Awareness on dietary restriction in case of gout

Corresponding Author:
Md Monoarul Haque
Publication Secretary
Bangladesh Physiotherapy Association, Bangladesh
E-mail: monoarmunna@yahoo.com

Abstract

Gout is a rheumatologically oriented metabolic disease usually occurs due to rise in uric acid in the blood by altering dietary intake. We know gout affects about 1% to 2% of the Western population at some point in their lives. It has become more common in recent decades. No up to date data on prevalence of gout in our country is found but my assumption it will be higher because of less awareness on food consumption among people. Evidence suggests that dietary causes account for about 12% of gout and include a strong association with the consumption of alcohol, fructose-sweetened drinks, meat, and seafood. Other triggers include physical trauma and surgery. On the other hand consumption of coffee, vitamin C and dairy products, as well as physical fitness, appear to decrease the risk of gout. Though most of the inhabitants in our country are traditionally not habituated to consume alcohol and fructosesweetened drinks but ingestion of meat (beef, mutton, chicken, duck, and buffalo) is common. Acute gout attacks can be managed/controlled through diet, a healthy lifestyle and weight management. A gout-friendly diet usually aid to control uric acid levels in the body while promoting overall health status. So we have to emphasize on body mass index.
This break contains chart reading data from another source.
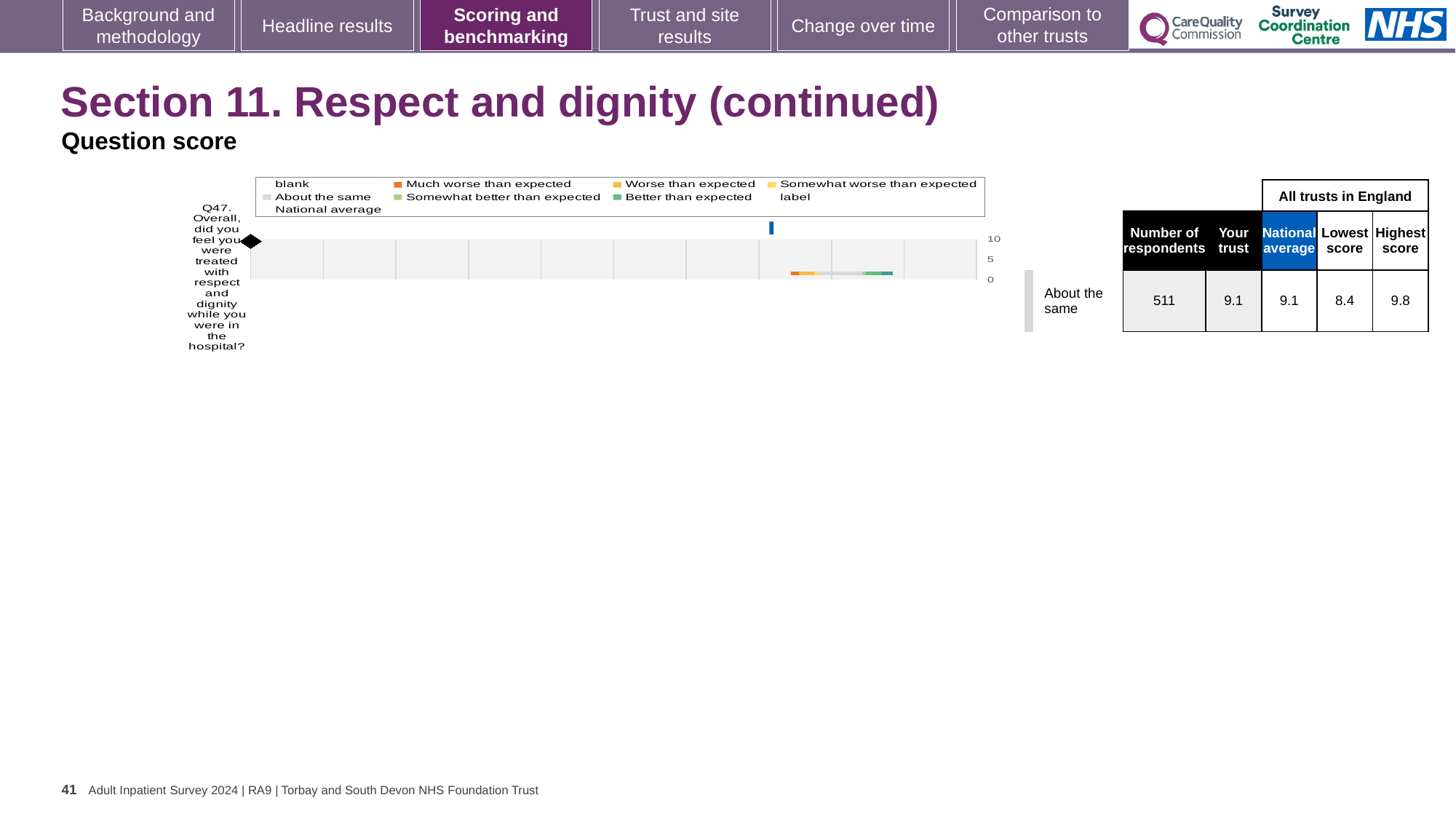
What is the difference between the highest score and the lowest score for Q47? 1.4 How many respondents are listed for Q47? 511 Which question number is plotted on the chart? Q47 What is the highest score among all trusts in England for Q47? 9.8 What is the lowest score among all trusts in England for Q47? 8.4 How many survey questions are plotted on the chart? 1 What is the national average score for Q47? 9.1 What is the 'Your trust' score for Q47? 9.1 Is the national average marker for Q47 greater or less than 5 on the score axis? greater What kind of chart is used to show the Q47 question score? bar chart What is the highest tick value shown on the chart's score axis? 10 Which benchmarking category is Q47 placed in? About the same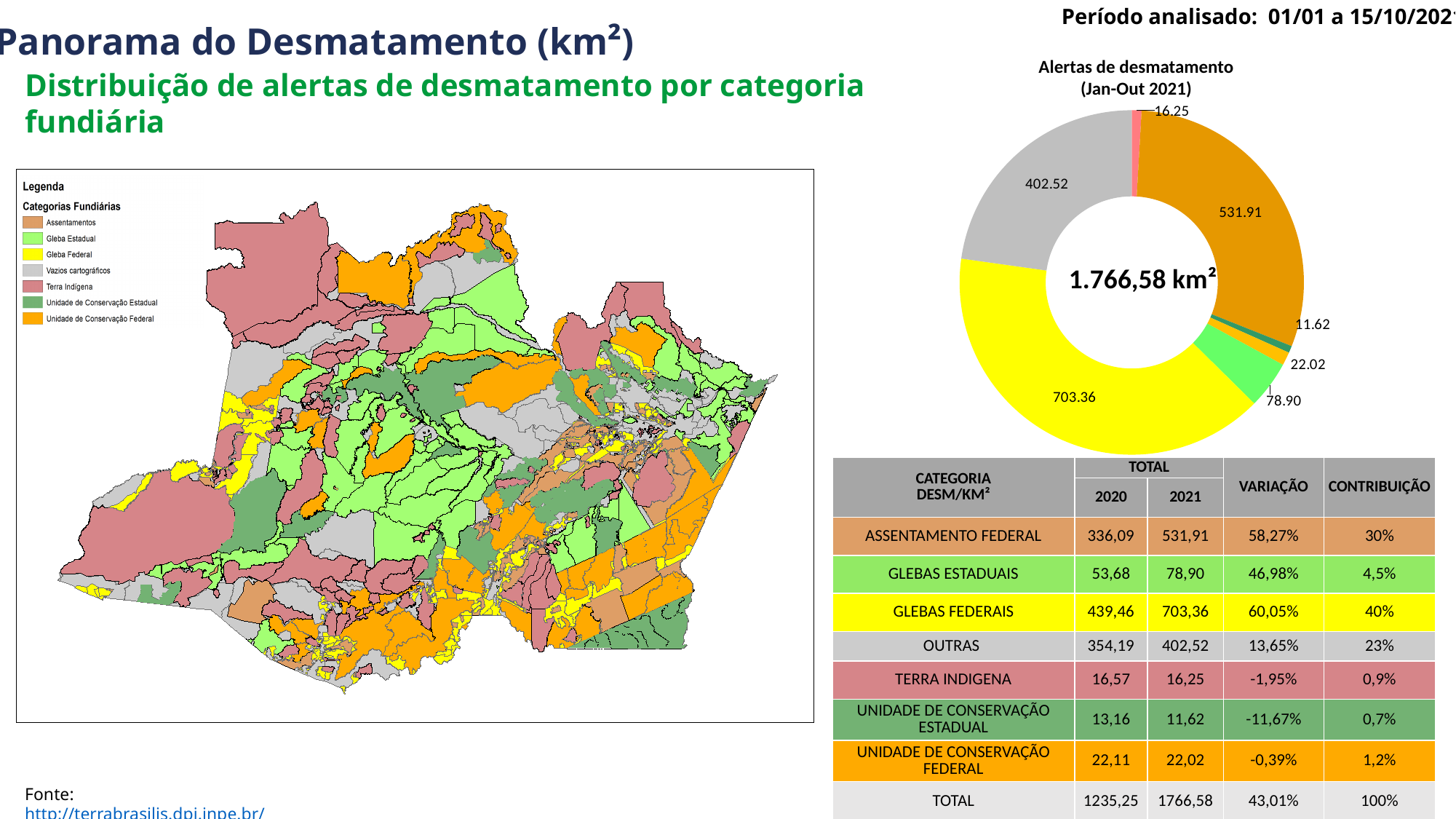
How many slices does the 'Alertas de desmatamento (Jan-Out 2021)' donut chart have? 7 In the 'Alertas de desmatamento (Jan-Out 2021)' chart, which is larger: the grey slice or the orange-brown slice? The orange-brown slice (531.91) What is the title of the donut chart on the slide? Alertas de desmatamento (Jan-Out 2021) In the 'Alertas de desmatamento (Jan-Out 2021)' chart, what value is shown for the light green slice? 78.90 What kind of chart is 'Alertas de desmatamento (Jan-Out 2021)'? Pie (donut) chart What is the value of the largest slice in the 'Alertas de desmatamento (Jan-Out 2021)' chart? 703.36 In the 'Alertas de desmatamento (Jan-Out 2021)' chart, what is the difference between the yellow slice (703.36) and the orange-brown slice (531.91)? 171.45 What total is printed in the centre of the 'Alertas de desmatamento (Jan-Out 2021)' donut chart? 1.766,58 km² In the 'Alertas de desmatamento (Jan-Out 2021)' chart, what value is shown for the grey slice? 402.52 What is the value of the smallest slice in the 'Alertas de desmatamento (Jan-Out 2021)' chart? 11.62 In the 'Alertas de desmatamento (Jan-Out 2021)' chart, what value is shown for the pink slice? 16.25 In the 'Alertas de desmatamento (Jan-Out 2021)' chart, which is larger: the slice labelled 22.02 or the slice labelled 11.62? 22.02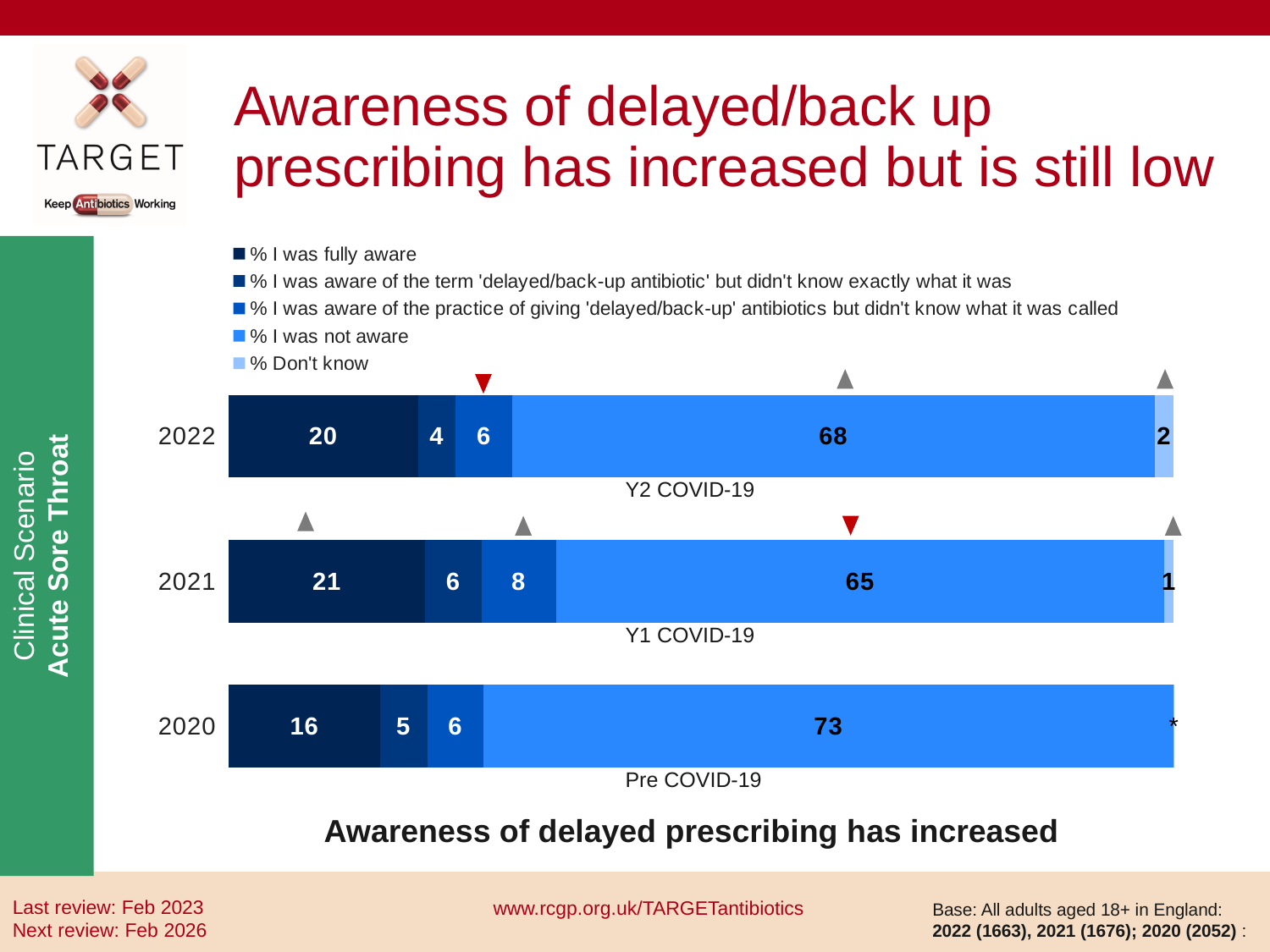
What is the value for '% I was not aware' in 2021? 65 What is the difference between the '% I was not aware' values for 2020 and 2021? 8 What is the value for '% I was aware of the practice of giving 'delayed/back-up' antibiotics but didn't know what it was called' in 2020? 6 Which year has the highest value for '% I was not aware'? 2020 What label appears beneath the 2020 bar? Pre COVID-19 What type of chart is shown on the slide? stacked bar chart Is the '% I was fully aware' value larger in 2021 or in 2022? 2021 What is the value for '% I was fully aware' in 2022? 20 What is the value for '% Don't know' in 2022? 2 How many series does the legend list? 5 Which year has the lowest value for '% I was fully aware'? 2020 How many years (bars) are plotted in the chart? 3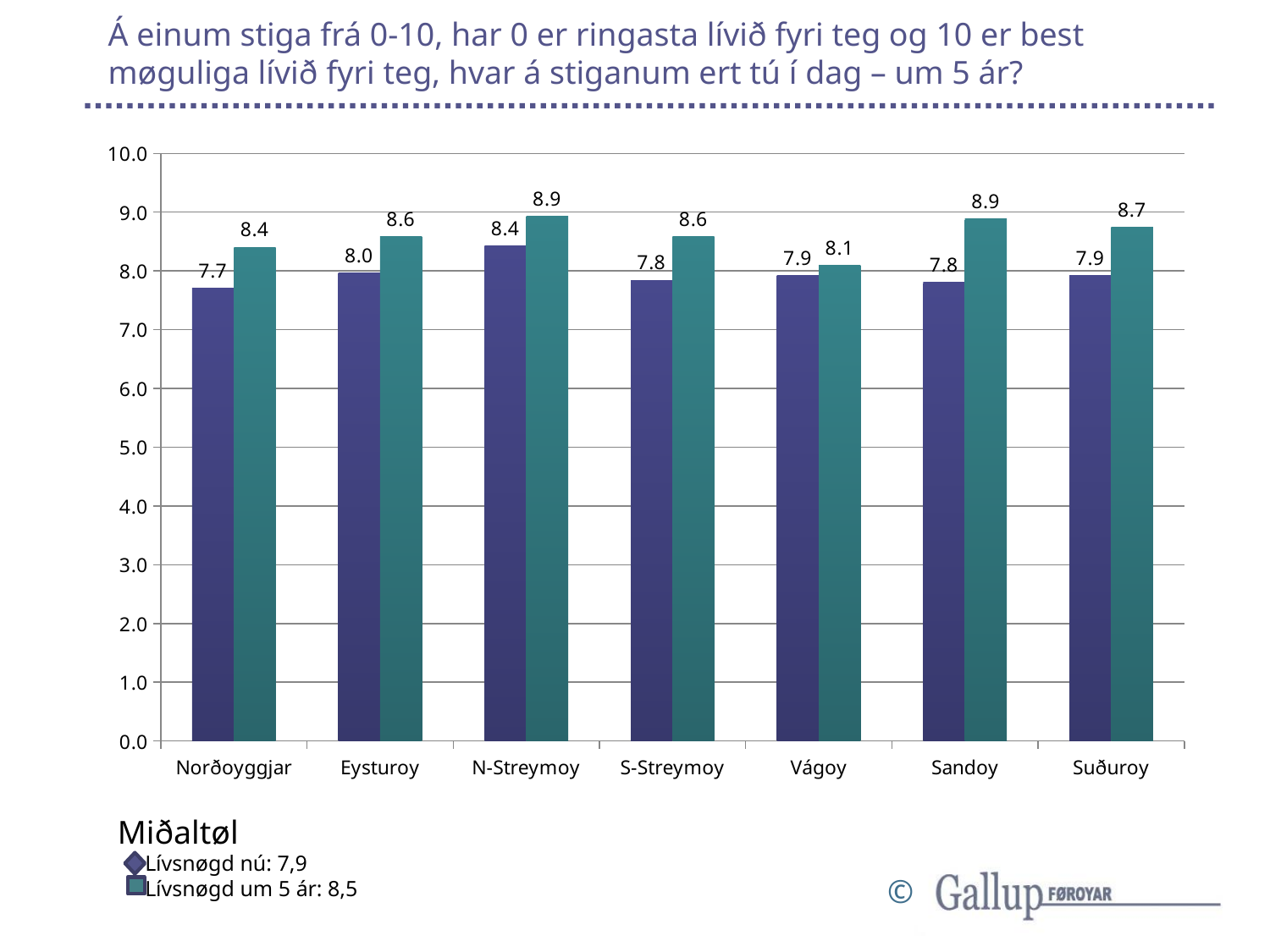
How many regions are shown on the x axis of the chart? 7 What average (Miðaltøl) is given in the legend for "Lívsnøgd um 5 ár"? 8,5 What is the value of the "Lívsnøgd nú" bar for Eysturoy? 8.0 Which region has the lowest "Lívsnøgd nú" value? Norðoyggjar Which region has the highest "Lívsnøgd nú" value? N-Streymoy Which region has the lowest "Lívsnøgd um 5 ár" value? Vágoy What kind of chart is shown on the slide? Bar chart Which is larger for Vágoy: the "Lívsnøgd nú" value or the "Lívsnøgd um 5 ár" value? Lívsnøgd um 5 ár How many series does the chart's legend list? 2 What is the value of the "Lívsnøgd nú" bar for Norðoyggjar? 7.7 What is the value of the "Lívsnøgd um 5 ár" bar for Sandoy? 8.9 What is the difference between the "Lívsnøgd um 5 ár" and "Lívsnøgd nú" values for Sandoy? 1.1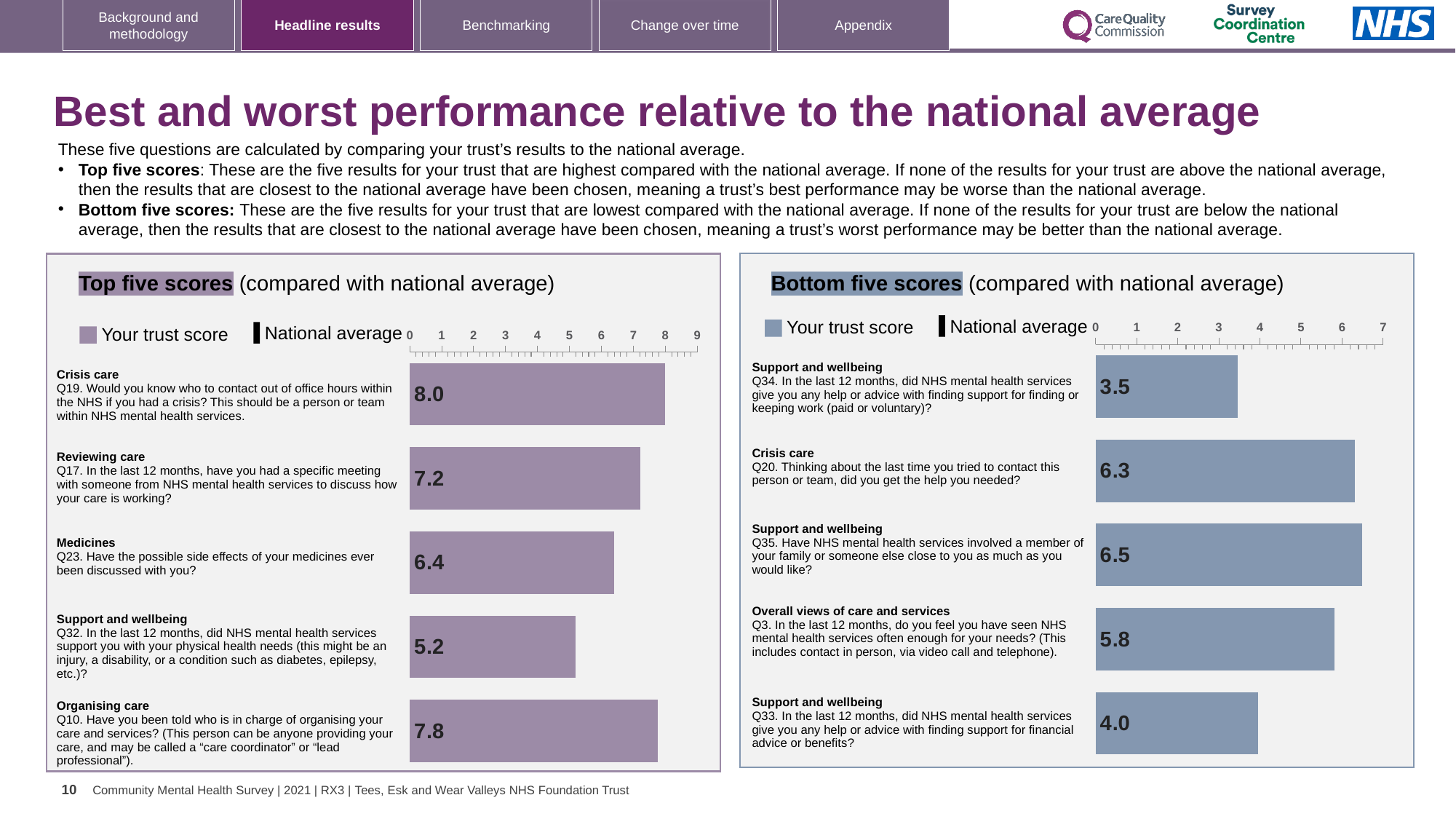
In the Bottom five scores chart, which question has the highest trust score? Q35 (Support and wellbeing) In the Top five scores chart, what is the trust score for Crisis care (Q19)? 8.0 What type of chart is the Top five scores chart? Bar chart In the Top five scores chart, what is the difference between the scores for Crisis care (Q19) and Reviewing care (Q17)? 0.8 How many bars are shown in the Bottom five scores chart? 5 In the Bottom five scores chart, which question has the lowest trust score? Q34 (Support and wellbeing) In the Top five scores chart, which is larger: the score for Organising care (Q10) or Reviewing care (Q17)? Organising care (Q10) In the Bottom five scores chart, what is the trust score for Crisis care (Q20)? 6.3 In the Top five scores chart, which question has the lowest trust score? Q32 (Support and wellbeing) In the Top five scores chart, what is the trust score for Medicines (Q23)? 6.4 In the Bottom five scores chart, what is the trust score for Q33 on financial advice or benefits? 4.0 In the Bottom five scores chart, what is the difference between the scores for Q3 and Q34? 2.3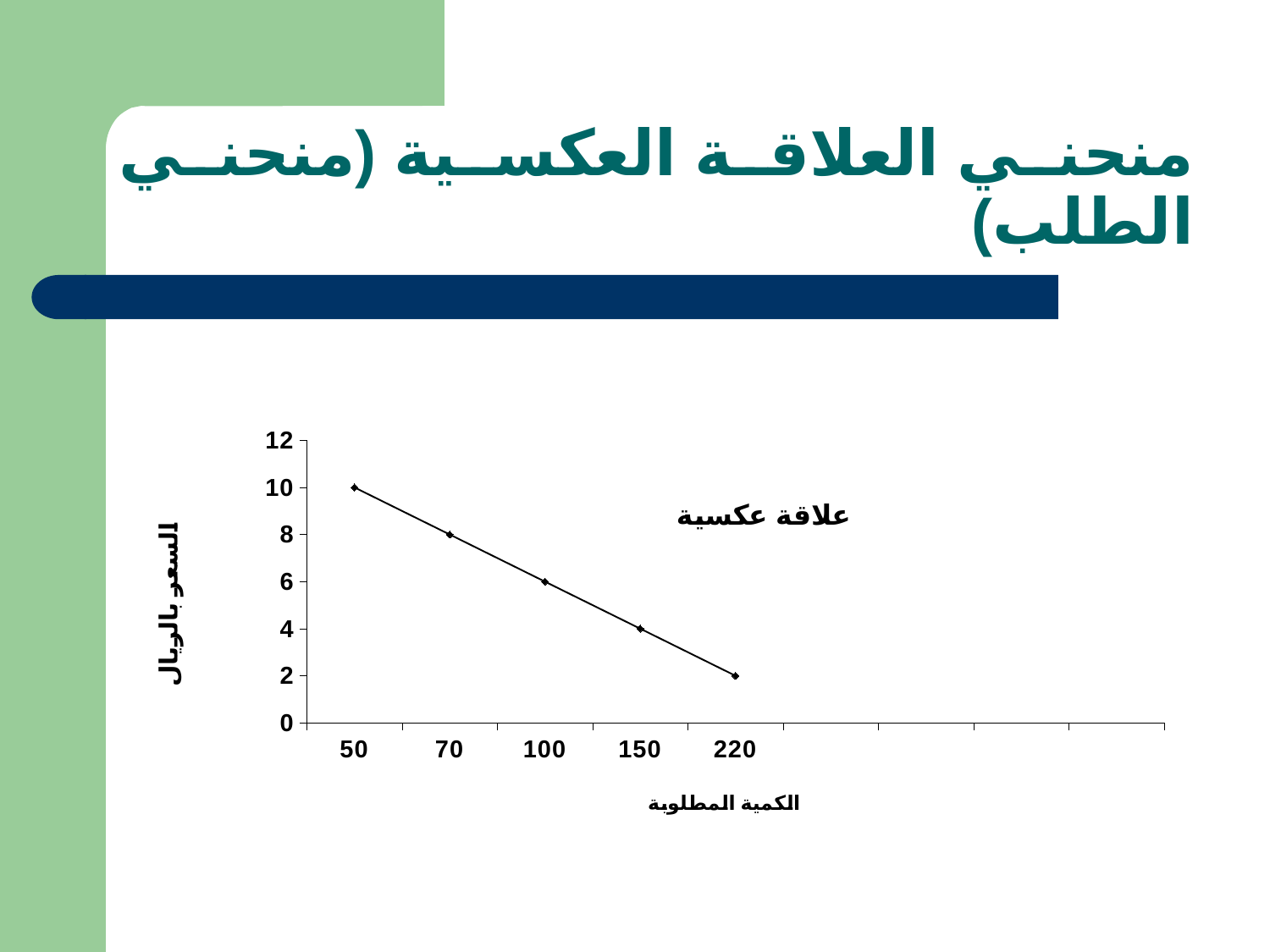
Does the price rise or fall as the quantity demanded increases along the x axis? fall What kind of chart is shown on the slide? line chart What is the price (السعر بالريال) when the quantity demanded is 50? 10 What is the difference between the price at quantity 50 and the price at quantity 150? 6 What is the price when the quantity demanded is 70? 8 What is the price when the quantity demanded is 100? 6 What is the price when the quantity demanded is 220? 2 What is the label of the x axis? الكمية المطلوبة At which quantity demanded is the price highest? 50 At which quantity demanded is the price lowest? 220 How many data points are plotted on the line? 5 Which has a higher price: quantity 70 or quantity 150? 70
American College of Rheumatology suggests intake of excessive amount of sea food, red meat, alcohol, and sugary beverages is prone to develop gouty attacks because these food contain high purine. Actually more age-specific, sex specific, country specific research on gouty diet is needed because dietary habit varies region to region, society to society, community to community, urban-rural difference. Most of the times medical practitioners give priority on medication during consultation with patients but diet has significant/immense role if we want to control or prevent gout and to achieve this vigorous awareness campaign can be attempted, promoted as well as instituted. Seminar, symposium, round table dialogue on this issue can be carried out both urban and rural area. School curriculum can add this information. Early intervention is always better than late.